▶ _Exercises_:
1) In the forum thread about the orange blossom perfume bottle, why does ROBBYBOBBY64 suggest checking the bottom of the bottle? Answer in one to three sentences.
2) Reproduce the stretch of the perfume bottle thread from "www.ebay.com" through "Napoleon Archille Murat.".

# Orange blossom perfume bottle



## Robinf (Apr 18, 2020)

Has any one seen one of these. Can anyone tell me a little about it


----------



## bottlehunt! (Apr 19, 2020)

Do you have a picture? Welcome to the forum.


----------



## Robinf (Apr 20, 2020)

bottlehunt! said:


> Do you have a picture? Welcome to the forum.


Yes i attached 2


----------



## ROBBYBOBBY64 (Apr 20, 2020)

Maybe an old florida souvenir. Can you get a clearer picture of the label?


----------



## Robinf (Apr 20, 2020)

Your right its a florida souvenir. I would like more information. Approximately what year it was made.  It was my mothers she passed feb.of this yr. I remember it was in her jewelry box for years.


----------



## ROBBYBOBBY64 (Apr 20, 2020)

Self adhesive labels where invented by Avery in the 1930s. It is just a guess but by the label it looks about the same time. Questions i have would be is orange blossom the brand? If not the label is refered to as a desciptive label. If orange blossom is the brand then the label could be a combination brand/descriptive/grade label. Problem is some labels were made to look vintage. It could be a hard one to figure out.


----------



## Robinf (Apr 20, 2020)

ROBBYBOBBY64 said:


> Self adhesive labels where invented by Avery in the 1930s. It is just a guess but by the label it looks about the same time. Questions i have would be is orange blossom the brand? If not the label is refered to as a desciptive label. If orange blossom is the brand then the label could be a combination brand/descriptive/grade label. Problem is some labels were made to look vintage. It could be a hard one to figure out.


----------



## Robinf (Apr 20, 2020)

Thank you for this information


----------



## ROBBYBOBBY64 (Apr 20, 2020)

one more thing we should look at is the bottom of the bottle. Manufacturers marks, their appearance, and date code...that is if the glasshouse used a date code. Any embossing of any type on the bottom or heel? If so it could more specifically date your moms old bottle.  ROBBYBOBBY64


----------



## ROBBYBOBBY64 (Apr 20, 2020)

Who doesn't love a good old fashioned mystery!


----------



## martyfoley (Apr 21, 2020)

Murat is the brand, Orange Blossom is the fragrance name.  I believe Murat is town in France.  
There is a listing for a Murat perfume bottle on eBay. Try this link; 









						VINTAGE AND RARE REVE D' AZUR MURAT PERFUME BOTTLE  | eBay
					

Find many great new & used options and get the best deals for VINTAGE AND RARE REVE D' AZUR MURAT PERFUME BOTTLE at the best online prices at eBay! Free shipping for many products!



					www.ebay.com


----------



## ROBBYBOBBY64 (Apr 21, 2020)

There are murat hotels as well as murat point ( a peninsula)in florida. Probably named after Charles Louis Napoleon Archille Murat.


----------

▶ _Records shown_:
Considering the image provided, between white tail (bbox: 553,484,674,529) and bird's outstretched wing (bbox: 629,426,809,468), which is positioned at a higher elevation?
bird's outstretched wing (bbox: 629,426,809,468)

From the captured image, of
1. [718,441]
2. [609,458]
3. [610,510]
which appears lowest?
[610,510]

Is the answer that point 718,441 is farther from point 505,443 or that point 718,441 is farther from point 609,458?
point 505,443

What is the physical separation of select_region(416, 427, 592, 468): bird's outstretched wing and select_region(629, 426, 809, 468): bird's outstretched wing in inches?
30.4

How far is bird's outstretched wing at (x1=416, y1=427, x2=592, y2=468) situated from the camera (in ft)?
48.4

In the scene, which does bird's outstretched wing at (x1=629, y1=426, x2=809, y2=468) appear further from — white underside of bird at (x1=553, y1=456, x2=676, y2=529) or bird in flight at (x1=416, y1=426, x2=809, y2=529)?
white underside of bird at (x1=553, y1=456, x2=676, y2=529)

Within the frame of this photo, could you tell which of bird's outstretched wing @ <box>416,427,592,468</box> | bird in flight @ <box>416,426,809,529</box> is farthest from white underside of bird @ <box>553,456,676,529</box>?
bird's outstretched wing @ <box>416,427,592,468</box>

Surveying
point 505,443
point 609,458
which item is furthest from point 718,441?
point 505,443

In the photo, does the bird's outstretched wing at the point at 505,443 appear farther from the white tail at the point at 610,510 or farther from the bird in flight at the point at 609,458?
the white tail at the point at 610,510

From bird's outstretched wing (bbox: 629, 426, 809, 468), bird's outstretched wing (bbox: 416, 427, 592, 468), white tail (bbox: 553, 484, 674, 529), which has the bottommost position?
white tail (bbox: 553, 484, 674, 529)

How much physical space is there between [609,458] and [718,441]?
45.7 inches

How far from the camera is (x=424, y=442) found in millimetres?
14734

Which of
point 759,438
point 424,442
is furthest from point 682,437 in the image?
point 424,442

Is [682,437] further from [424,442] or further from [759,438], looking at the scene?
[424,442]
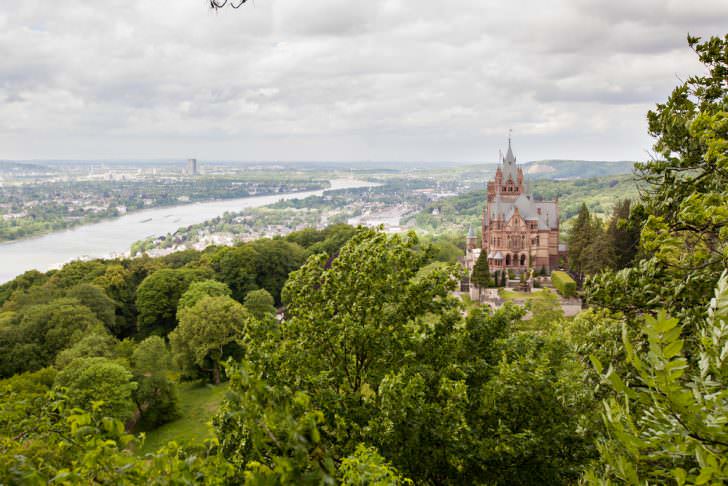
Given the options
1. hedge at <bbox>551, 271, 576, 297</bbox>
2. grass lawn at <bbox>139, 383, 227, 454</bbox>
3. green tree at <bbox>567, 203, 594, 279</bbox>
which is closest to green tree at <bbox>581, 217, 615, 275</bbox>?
hedge at <bbox>551, 271, 576, 297</bbox>

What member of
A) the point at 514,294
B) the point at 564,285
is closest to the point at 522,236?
the point at 514,294

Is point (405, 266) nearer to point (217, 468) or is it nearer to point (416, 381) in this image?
point (416, 381)

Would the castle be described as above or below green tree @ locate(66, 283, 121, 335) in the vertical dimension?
above

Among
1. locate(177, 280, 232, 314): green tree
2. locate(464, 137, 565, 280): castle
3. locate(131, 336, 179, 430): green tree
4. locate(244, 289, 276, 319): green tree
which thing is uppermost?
locate(464, 137, 565, 280): castle

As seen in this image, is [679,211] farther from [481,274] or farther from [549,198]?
[549,198]

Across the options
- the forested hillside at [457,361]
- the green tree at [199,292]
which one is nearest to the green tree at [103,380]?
the forested hillside at [457,361]

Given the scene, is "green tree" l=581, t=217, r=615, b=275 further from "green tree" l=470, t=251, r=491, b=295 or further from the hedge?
"green tree" l=470, t=251, r=491, b=295

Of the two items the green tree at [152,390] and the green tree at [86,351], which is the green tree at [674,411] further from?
the green tree at [86,351]
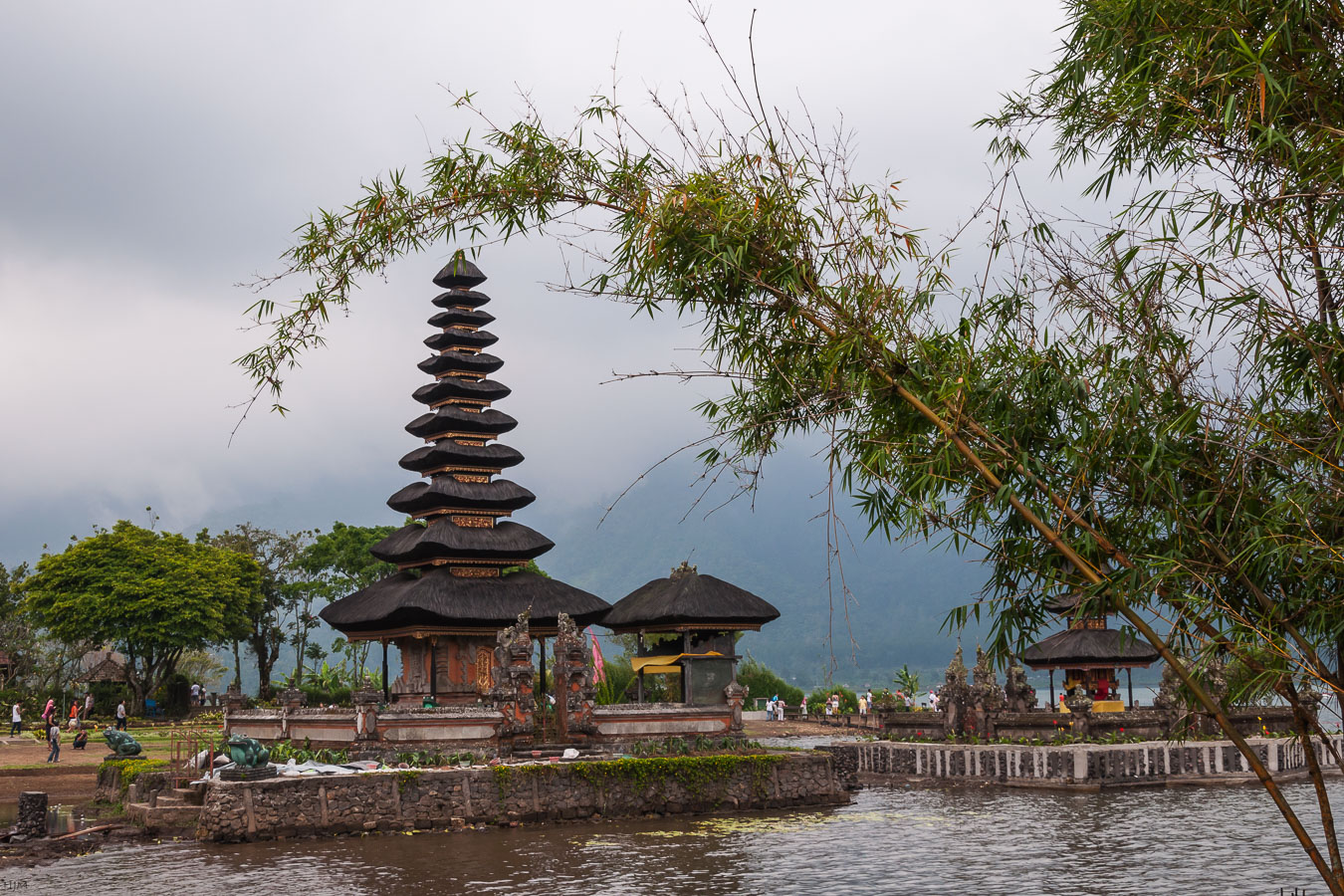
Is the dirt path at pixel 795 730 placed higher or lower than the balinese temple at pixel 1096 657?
lower

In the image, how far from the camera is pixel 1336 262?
9500 mm

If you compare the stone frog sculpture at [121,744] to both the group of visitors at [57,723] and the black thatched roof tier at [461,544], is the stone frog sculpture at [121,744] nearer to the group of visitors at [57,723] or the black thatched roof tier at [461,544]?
the group of visitors at [57,723]

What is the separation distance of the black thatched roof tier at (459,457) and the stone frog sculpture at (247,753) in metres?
15.2

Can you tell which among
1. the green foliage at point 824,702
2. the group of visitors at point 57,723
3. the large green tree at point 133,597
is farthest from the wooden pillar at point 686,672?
the green foliage at point 824,702

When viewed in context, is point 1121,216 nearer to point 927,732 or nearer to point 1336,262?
point 1336,262

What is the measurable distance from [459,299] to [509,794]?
1954cm

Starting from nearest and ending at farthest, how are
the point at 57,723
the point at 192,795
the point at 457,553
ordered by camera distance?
1. the point at 192,795
2. the point at 457,553
3. the point at 57,723

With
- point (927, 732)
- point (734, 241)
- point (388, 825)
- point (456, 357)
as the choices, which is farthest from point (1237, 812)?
point (456, 357)

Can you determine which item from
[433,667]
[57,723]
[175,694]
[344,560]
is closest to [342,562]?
[344,560]

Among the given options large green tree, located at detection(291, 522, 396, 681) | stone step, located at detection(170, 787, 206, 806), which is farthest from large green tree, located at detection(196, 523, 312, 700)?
stone step, located at detection(170, 787, 206, 806)

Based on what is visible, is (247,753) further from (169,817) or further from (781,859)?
(781,859)

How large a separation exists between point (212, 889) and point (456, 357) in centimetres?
2289

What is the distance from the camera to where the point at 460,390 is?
124 ft

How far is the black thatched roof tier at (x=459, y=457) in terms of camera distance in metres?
36.9
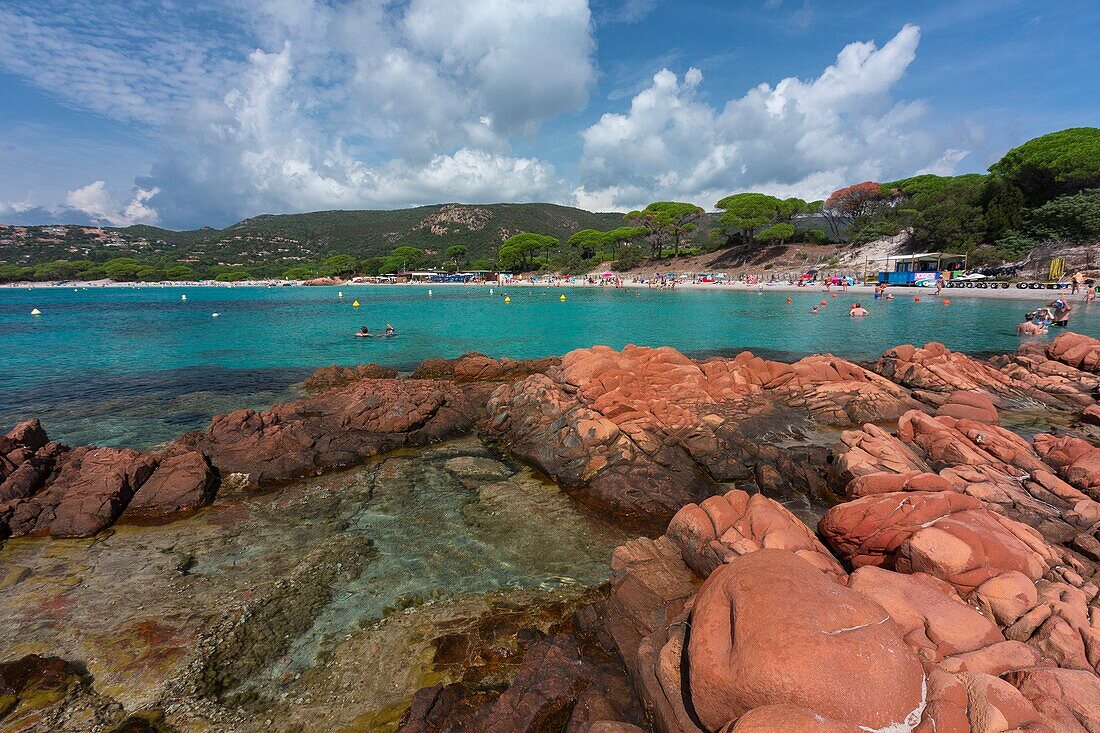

▶ _The replies_:
1) Manufacturers' marks, their appearance, and a date code (if the glasshouse used one) could be on the bottom. Any embossing on the bottom or heel could date the bottle more specifically than the label alone.

2)
www.ebay.com


----------



## ROBBYBOBBY64 (Apr 21, 2020)

There are murat hotels as well as murat point ( a peninsula)in florida. Probably named after Charles Louis Napoleon Archille Murat.